Le RNC avait conclu cet accord en 1981 après que les démocrates les avaient accusés de s’engager dans diverses mesures de surveillance du scrutin dans le New Jersey qui, selon eux, équivalaient à la suppression des électeurs, qui comprenait le déploiement d’agents armés en dehors de leurs fonctions sur les sites de vote des communautés minoritaires. Le décret ne s’étend pas au Comité national démocrate. Maintenant, après qu’un juge a refusé de prolonger le décret en 2018, cette restriction n’est plus en place. Cependant, le RNC devra toujours suivre les lois des États.

La présidente du RNC, Ronna McDaniel, a défendu les efforts de son parti contre les allégations selon lesquelles son fonctionnement serait utilisé pour cibler les électeurs minoritaires.
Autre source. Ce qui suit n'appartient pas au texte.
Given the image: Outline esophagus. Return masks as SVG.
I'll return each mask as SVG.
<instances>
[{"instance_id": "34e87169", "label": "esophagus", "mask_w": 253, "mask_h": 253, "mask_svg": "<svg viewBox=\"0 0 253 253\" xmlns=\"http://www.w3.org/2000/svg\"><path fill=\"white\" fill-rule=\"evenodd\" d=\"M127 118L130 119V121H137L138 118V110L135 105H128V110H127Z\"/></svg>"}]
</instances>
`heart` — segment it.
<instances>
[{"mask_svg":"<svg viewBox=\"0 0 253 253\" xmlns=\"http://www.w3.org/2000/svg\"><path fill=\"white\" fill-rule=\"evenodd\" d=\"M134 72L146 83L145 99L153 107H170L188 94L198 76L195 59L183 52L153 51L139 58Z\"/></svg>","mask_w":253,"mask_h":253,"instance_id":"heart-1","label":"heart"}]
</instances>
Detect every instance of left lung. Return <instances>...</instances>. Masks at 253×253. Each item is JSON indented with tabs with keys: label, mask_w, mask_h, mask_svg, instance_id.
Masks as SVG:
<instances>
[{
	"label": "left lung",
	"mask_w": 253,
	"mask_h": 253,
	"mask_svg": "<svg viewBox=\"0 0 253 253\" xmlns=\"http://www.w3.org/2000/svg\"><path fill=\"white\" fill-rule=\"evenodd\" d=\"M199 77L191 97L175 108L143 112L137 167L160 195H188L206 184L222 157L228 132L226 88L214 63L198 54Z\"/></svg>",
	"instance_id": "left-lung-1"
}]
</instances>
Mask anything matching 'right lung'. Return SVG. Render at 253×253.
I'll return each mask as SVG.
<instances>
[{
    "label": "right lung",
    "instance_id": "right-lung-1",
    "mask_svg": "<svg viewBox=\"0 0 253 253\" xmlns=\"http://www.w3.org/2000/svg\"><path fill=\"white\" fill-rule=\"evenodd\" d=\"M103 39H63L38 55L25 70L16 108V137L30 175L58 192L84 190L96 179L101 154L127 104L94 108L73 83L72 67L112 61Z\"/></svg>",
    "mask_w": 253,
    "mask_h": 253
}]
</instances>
«Notre accès concerne davantage de personnes qui votent, pas moins», a écrit McDaniel dans un éditorial du Washington Post le mois dernier. «C’est le contraire des affirmations des démocrates sur la« suppression des électeurs » […] Maintenant que les règles du jeu sont à nouveau égales, le RNC investit massivement pour s’assurer que tous nos volontaires et observateurs de scrutin sont formés et respectent les lois de chaque État pour observer le processus de vote. « 

Un effort pour recruter 50000 observateurs de sondages est déjà en cours cette saison, a déclaré Justin Clarke, l’un des meilleurs avocats de la campagne Trump, plus tôt cette année, tout en louant la fin du décret de consentement.

« Depuis environ 40 ans, le Parti républicain mène cette bataille avec une main attachée dans le dos », a déclaré Clarke lors d’un débat sur la fraude électorale au Comité d’action politique conservateur (CPAC) en mars. « En 2020, nous avons une toute nouvelle opportunité de pouvoir activer un programme opérationnel le jour du scrutin qui est vraiment robuste. »

Cet effort des républicains a créé « une raison supplémentaire de s’inquiéter » que l’intimidation des électeurs puisse se produire, selon Perez, l’expert du Brennan Center.

« Ce que nous avons vu à propos de la fraude a été hautement racialisé », a ajouté Perez. « Si les mauvaises personnes l’entendent, cela pourrait conduire à l’intimidation et à la suppression des électeurs par des individus, par des acteurs privés qui ne réalisent pas à quel point certains de ces mensonges sont incorrects et mensongers. »

Des informations sur la manière de voter dans chaque État à l’élection présidentielle de 2020 sont disponibles auprès de FiveThirtyEight.

Alexandre D

Ecrit par Alexandre D

Père de famille, et toujours à l'affût d’une news que les autres n’auraient pas… Je mets à disposition, mes découvertes, mes petites infos trouvées ici et là, et j’espère que vous les apprécierez.